Riding behind a tall wind-screen - Transylvania’s hidden villages

TRAVEL | What better way to test a tall wind-screen than to hop on the bike for a two-day ride in the countryside?

I love the Autumn mornings. A bit chilly outside, the crowds are gone to their heavy-traffic cities and the forrest starts to get that yellow color. It’s the perfect time to ride a motorcycle. And lucky enough, this is my job. So here I am on this beautiful Wednesday morning, hopping on my bike and trying to get out of the city.

I’m on my R1200GS - 2015 my - and the guys at Hornig sent me a tall-windscreen to test - the 55,9 cm ZTechnik windscreen - the largest from their range, and actually, the highest screen I ever seen on a GS. That’s why the first thing to do was to adjust it to its lowest position. You see, I’m 174 cm and I just want that my eyes to be above the screen. But for my 1,84 colleague that tested the screen, it was just perfect.

The road is boring at the beginning. Just a two-lane road heading to the mountains, but crossing some plain countryside. So I’m grabbing the acceleration and ride faster. And the screen is doing his job - I realize that I’m riding at 130 km/ h with my visor open. No buffeting, no heavy noise in the helmet.

I’m passing the Carpathians through a main and crowded road, but I’m starting to smile when I see the mountain peaks and the curvy roads. The gate to Transylvania. Let the fun begin. It no time i’ll be on a free-traffic road, among forgotten villages and old citadels.

The first one is Rupea - one of the oldest archaeological sites in Romania. The first signs of human settlements are dating from the Paleolithic and early Neolithic. Of course, course, what we’re seeing now was built in the 10th-13th centuries and enlarged later. There’s no tourist now, so I have this view only for myself.

Right after leaving the main road I have to stand on the bike. There is some pavement, but the road is under construction. I find myself between two green hills and there’s a small river hidden somewhere and some hay bales. A cattle is looking peacefully to the horizon. I love the Transylvania countryside. After 15 km I enter Viscri - the most famous village in the country. Why so famous? Because it somehow got Prince Charles’ attention that renovated the church and some houses. Some traditional houses were restored and transformed to boutique-hotels with “farm-to-table” restaurants where you can find some of the most famous chefs in the country.

I reach the village at the sunest and everything seems magical in this warm autumn sun: the man with the horse, that old lady sitting in front of his house, the tractor. I’m spending some moments just watching the show offered by the main street, but I must go. It’s getting late and I still have some kilometers to do. There’s some heavy traffic ahead - no cars, but a cattle herd entering a village. I have to wait and be careful - you never know when a cow might turn her head right in front of you. At least I have this countryside scent - it’a mix between hay, chimney smoke and autumn - it’s the special scent of the remote Transylvanian villages and it feels like a therapy.

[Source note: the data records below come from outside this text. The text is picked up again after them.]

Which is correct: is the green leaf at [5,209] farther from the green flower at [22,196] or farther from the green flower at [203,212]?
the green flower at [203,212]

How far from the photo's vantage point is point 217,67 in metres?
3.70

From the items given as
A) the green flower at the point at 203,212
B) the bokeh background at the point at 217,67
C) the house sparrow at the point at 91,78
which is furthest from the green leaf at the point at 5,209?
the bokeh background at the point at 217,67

I’m spending my night in one of these villages, and after a great dinner I go to sleep. 400 km more to come tomorrow. My plan is to pass the Transalpina road - the highest in Romania. It passes the Parang mountains and will take my back home to Bucharest.

It’s morning now and after a coffee and an excellent breakfast I hop on my bike and I realize that my windscreen is already full of dead flies. I don’t bother cleaning it so I just go.

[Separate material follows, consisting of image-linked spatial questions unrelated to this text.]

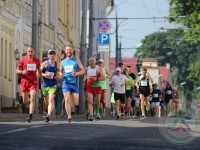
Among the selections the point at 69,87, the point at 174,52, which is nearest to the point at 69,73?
the point at 69,87

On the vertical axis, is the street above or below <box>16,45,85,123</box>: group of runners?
below

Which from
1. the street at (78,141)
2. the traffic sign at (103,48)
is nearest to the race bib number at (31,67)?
the street at (78,141)

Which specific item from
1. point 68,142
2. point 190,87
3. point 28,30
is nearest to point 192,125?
point 68,142

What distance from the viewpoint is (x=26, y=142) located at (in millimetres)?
13086

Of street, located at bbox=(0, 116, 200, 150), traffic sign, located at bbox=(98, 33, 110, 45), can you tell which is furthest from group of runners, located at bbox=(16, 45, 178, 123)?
traffic sign, located at bbox=(98, 33, 110, 45)

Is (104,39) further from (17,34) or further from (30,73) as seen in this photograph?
(30,73)

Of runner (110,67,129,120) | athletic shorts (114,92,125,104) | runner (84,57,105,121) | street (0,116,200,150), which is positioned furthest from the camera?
athletic shorts (114,92,125,104)

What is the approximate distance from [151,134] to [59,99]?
17.7 meters

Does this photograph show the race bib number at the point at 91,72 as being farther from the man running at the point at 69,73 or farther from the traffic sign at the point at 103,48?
the traffic sign at the point at 103,48

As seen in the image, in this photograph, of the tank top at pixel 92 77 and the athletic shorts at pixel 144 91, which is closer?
the tank top at pixel 92 77

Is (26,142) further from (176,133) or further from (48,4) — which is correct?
(48,4)

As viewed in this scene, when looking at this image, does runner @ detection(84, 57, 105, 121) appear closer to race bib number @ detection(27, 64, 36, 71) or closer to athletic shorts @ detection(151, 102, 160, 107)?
race bib number @ detection(27, 64, 36, 71)

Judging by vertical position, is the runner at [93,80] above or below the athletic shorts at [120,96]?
above

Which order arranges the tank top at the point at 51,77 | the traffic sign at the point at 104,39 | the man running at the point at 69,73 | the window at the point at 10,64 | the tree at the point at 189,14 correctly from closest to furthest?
1. the man running at the point at 69,73
2. the tank top at the point at 51,77
3. the window at the point at 10,64
4. the traffic sign at the point at 104,39
5. the tree at the point at 189,14
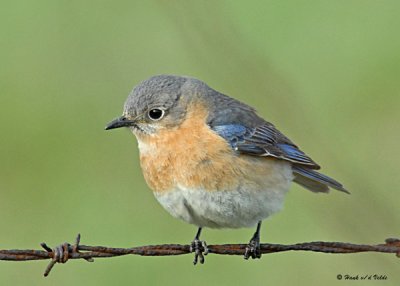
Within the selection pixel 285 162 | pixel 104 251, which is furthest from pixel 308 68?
pixel 104 251

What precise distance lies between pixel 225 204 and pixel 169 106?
101cm

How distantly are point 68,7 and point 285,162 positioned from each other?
752cm

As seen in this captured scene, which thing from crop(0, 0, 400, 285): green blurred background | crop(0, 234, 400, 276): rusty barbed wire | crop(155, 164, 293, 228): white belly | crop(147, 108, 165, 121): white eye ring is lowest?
crop(0, 234, 400, 276): rusty barbed wire

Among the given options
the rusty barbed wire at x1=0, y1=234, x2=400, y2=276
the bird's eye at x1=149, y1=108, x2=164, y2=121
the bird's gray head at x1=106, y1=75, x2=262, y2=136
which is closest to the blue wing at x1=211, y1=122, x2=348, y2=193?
the bird's gray head at x1=106, y1=75, x2=262, y2=136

I am entering Transalpina through Saliste road that takes my to another famous village in Romania - Jina. This area is famous for its cheese - a speciality in the markets of Bucharest. The old houses were replaced by some new, tall, buildings that unfortunately lack the charm of the traditional architecture.

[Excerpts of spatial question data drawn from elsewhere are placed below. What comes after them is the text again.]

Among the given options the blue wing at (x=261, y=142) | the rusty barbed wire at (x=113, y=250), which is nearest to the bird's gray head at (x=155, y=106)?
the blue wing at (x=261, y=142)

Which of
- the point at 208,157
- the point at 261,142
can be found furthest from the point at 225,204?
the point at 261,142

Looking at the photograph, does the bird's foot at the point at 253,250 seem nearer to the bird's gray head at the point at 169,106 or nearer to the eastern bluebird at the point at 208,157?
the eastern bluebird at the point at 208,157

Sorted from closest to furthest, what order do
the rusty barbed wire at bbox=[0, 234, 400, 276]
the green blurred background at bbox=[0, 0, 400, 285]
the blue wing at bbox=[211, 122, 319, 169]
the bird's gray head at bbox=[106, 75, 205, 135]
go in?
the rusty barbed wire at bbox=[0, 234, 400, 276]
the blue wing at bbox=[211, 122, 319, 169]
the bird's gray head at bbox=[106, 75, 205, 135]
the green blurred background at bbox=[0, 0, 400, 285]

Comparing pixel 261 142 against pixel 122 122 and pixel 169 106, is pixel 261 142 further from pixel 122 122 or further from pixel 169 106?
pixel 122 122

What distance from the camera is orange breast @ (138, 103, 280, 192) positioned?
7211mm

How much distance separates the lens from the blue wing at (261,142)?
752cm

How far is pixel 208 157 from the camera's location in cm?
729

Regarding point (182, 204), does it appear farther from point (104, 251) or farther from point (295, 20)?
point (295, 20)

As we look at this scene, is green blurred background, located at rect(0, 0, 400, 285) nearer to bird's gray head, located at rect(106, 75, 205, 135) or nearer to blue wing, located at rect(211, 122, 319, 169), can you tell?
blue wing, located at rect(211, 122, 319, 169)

The curvy road is magic. High-speed turns, perfect asphalt and there’s this forrest that gives me the fresh air I need to be alive. Since I left home I’m riding with my visor up and I fell no discomfort. All I have to do is to hide myself behind this huge screen. The road is reaching an over 2,000 altitude and the temperature drops to 8 degrees Celsius. But it’s sunny and nice. I’m enjoying the high plateaus of the Carpathians without getting off the saddle. This is the best part of traveling on a motorcycle - you’re always there, you’re not hidden in a steel and glass moving thing. You can feel the wind, the sun, the cold, the smell. It’s a complete experience.

I’m on the highway and it’s getting dark. I feel fulfilled. I check the trip meter - 800 km. I barely felt it. It’s getting dark and I have 50 km left. I’ll be home soon but that lost village is still on my mind.